Orphans face high risk of exploitation
By Nomzamo Gwebu
In Zimbabwe, more than 26.6% of children below the age of 18 are not living with either parent, according to the United Nations Children’s Fund (UNICEF). The loss of parents often affects the well-being of children as they are often forced to live with members of the extended family or are taken into orphanages. This situation puts the orphans, especially girls, at risk of sexual abuse and exploitation.
Simelokuhle Dube (25) from Mzilikazi, a high density suburb in Bulawayo metropolitan province says she was orphaned at the age of eight. She says her parents succumbed to Human Immunodeficiency Virus (HIV) during the time when drugs to combat the virus were not available. Following the death of her parents, Simelokuhle says she experienced challenges that threatened to end her education.
“When my parents died, they did not leave me a place to stay. I was the only child and I moved into the family house where I stayed with my aunt, my two uncles and their families. Two years after I had moved in, my aunt got married and I was told that I must go with her. I felt like I had no place of my own. These changes also meant that I had to change schools,” says Simelokuhle.
Simelokuhle says after moving out from the family house to live with her aunt, she faced a new challenge that came about as a result of the economic situation in the country. She says at that time, her aunt now had her own children and she was struggling to raise money to support everyone.
“When I finished my primary education, my aunt checked the school requirements at local schools. She then told me that she could not afford to pay fees and other requirements demanded by the school. She told me that there was no option for me except to drop off from school and help the family with household chores,” says Simelokuhle.
Simelokuhle says for close to two years she worked as a domestic worker for her aunt with no remuneration except a place to sleep. She says her educational life could have ended at that stage but she was fortunate to get someone who offered to support her studies. The intervention saw Simelokuhle managing to go through her studies and going for tertiary education.
“I am happy that I managed to pursue my studies with support from a complete stranger. I know that there are so many girls who are not going to school because they have no one to support them. This is one of the reasons why girls are marrying young because they would have lost hope or are just taken advantage of because of their poverty,” says Simelokuhle.
Mary Ndlovu (40), a mother of 4 children says poverty is driving the exploitation of children who are now forced to drop out of school. She says parents are not saving enough to cater for their children in the event of untimely death.

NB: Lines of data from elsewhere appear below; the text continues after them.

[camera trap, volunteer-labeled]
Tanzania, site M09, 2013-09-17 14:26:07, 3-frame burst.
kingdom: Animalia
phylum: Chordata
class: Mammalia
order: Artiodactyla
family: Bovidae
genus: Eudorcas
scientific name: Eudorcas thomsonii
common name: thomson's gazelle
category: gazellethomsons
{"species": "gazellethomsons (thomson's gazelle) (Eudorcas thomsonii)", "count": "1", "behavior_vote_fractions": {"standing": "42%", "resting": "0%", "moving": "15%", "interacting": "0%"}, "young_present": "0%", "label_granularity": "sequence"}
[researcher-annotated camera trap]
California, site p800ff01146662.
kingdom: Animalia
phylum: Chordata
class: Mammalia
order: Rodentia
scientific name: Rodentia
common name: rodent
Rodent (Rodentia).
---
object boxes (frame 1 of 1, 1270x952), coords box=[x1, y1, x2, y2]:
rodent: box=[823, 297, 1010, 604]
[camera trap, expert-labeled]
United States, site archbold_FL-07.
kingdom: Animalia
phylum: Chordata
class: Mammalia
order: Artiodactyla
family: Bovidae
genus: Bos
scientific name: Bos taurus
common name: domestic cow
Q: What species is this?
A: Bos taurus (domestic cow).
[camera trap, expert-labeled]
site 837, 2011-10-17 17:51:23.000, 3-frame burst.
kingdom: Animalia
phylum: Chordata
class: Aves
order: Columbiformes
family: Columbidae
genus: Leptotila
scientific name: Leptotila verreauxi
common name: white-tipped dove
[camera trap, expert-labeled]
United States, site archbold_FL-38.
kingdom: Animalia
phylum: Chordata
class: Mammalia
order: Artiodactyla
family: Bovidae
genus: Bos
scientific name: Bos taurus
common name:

“Parents struggle to save money for the future of their children. I have been working for close to 20 years now but I have not saved anything for my children. All my income is eroded by the ever rising inflation. If I die today, my children will be left in poverty and relatives or any other person may take advantage and exploit them,” says Mary.
Mary says the government has failed to put in place safety nets to support poor families and cushion children from dropping out of school when their parents pass on or lose their jobs.
Mary adds that the current programmes to support the education of vulnerable children are underfunded, leaving many children without support. She says the Basic Education Assistance Module (BEAM) programme by the government is only supporting a few children and does not take into consideration other needs such as food, accommodation and uniforms.